As the flood waters inundated his home town of Wuhu in central Anhui province, fish farmer Chen Haoming saw his livelihood washed away in front of his eyes.
The 100,000 yuan (S$20,000) he had invested in his two ponds of fish is all gone, swept away in the past week by the worst floods to hit China in almost two decades.
"I've never seen such serious flooding here before," Mr Chen, 44, told The Straits Times by phone. "We're all farmers here, rearing fish, ducks and other animals. Now this is all gone. We have nothing."
When the flooding first began in Wuhu, three statues at the town's riverside park were photographed partially covered by water. But soon after, pictures showed the statues completely underwater.
China is facing its worst floods since 1998, with torrential rainfall in the past week affecting 32 million people in 26 provinces. More than 180 people have died and 45 are missing, while 1.4 million people have been forced to evacuate.
Days of heavy rain have caused waters in the middle and lower reaches of the Yangtze River to swell above warning levels.
Among the worst-affected cities is Wuhan, which lies along the Yangtze and is home to about 10 million people. The capital of central Hubei province received 570mm of rain in a week - almost as much rain as London receives in a year.
The auto industry hub was brought to a near standstill, as waters disrupted traffic on more than 200 roads and flooded subway stations and underpasses.

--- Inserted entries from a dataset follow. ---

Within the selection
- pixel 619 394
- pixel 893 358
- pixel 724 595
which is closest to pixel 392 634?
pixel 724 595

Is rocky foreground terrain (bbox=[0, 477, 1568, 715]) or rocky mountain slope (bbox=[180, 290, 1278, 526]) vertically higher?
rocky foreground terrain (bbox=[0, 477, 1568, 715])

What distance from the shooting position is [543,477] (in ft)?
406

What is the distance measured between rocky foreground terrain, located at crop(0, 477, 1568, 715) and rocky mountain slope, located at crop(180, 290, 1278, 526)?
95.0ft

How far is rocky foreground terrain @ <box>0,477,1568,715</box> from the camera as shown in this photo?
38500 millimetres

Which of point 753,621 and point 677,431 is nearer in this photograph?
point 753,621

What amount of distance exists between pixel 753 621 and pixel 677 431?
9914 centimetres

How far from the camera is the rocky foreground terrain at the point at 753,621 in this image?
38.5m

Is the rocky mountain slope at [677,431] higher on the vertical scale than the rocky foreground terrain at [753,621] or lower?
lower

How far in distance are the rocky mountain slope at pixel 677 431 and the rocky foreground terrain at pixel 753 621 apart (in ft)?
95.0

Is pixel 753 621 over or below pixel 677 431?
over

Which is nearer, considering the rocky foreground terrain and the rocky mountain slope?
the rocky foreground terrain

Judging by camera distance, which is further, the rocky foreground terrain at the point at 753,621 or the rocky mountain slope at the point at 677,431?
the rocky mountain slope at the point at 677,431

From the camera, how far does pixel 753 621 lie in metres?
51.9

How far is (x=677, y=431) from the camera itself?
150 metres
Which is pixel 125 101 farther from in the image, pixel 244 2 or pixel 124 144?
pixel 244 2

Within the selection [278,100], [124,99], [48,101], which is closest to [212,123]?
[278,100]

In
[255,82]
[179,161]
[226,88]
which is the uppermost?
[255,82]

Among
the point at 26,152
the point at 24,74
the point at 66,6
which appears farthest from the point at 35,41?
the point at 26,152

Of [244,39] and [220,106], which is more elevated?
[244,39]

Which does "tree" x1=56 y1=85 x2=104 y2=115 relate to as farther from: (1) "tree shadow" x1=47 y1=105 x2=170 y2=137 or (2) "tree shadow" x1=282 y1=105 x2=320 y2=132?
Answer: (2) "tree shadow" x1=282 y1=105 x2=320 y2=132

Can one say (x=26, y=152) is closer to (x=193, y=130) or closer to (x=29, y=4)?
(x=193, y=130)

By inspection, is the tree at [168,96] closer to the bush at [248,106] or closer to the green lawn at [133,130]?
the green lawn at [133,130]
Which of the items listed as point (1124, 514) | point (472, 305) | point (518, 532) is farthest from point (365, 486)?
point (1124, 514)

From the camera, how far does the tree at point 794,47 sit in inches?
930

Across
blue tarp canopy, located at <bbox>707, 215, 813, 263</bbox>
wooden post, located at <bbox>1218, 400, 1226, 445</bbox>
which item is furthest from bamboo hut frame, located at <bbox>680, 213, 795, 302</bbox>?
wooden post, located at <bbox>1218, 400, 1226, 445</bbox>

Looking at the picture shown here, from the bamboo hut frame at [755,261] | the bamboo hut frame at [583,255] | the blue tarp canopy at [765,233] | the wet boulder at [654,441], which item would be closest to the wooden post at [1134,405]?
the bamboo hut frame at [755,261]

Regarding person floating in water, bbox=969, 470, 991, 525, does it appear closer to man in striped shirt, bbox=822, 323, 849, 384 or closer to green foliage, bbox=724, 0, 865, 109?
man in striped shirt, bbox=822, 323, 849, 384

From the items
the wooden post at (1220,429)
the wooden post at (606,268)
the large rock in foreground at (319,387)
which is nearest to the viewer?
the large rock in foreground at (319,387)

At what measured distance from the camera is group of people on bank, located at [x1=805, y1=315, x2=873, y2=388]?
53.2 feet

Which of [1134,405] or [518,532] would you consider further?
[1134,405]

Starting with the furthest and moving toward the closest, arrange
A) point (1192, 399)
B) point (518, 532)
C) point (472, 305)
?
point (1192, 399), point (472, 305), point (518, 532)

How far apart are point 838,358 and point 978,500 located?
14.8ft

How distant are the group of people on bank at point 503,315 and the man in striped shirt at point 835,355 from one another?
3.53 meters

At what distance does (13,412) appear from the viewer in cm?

Singaporean undergraduate Saishreyas Sundarajoo, 24, said umbrellas were useless in Wuhan because "the wind was blowing the rain in all directions".
He recalled having to try five different routes to go home via an Uber taxi on Tuesday, the day of the heaviest rain. "There are three roads that I can go home by, but they all go through some sort of tunnel, and they were completely flooded," he told The Straits Times.
A trip that normally takes 10 minutes wound up lasting one hour. "Eventually, we had to make an illegal turn into a road that was only one-way to get home," he said. "I guess the rules were suspended that day due to the floods."
The floods have led to an outpouring of praise for rescue workers among the Chinese public.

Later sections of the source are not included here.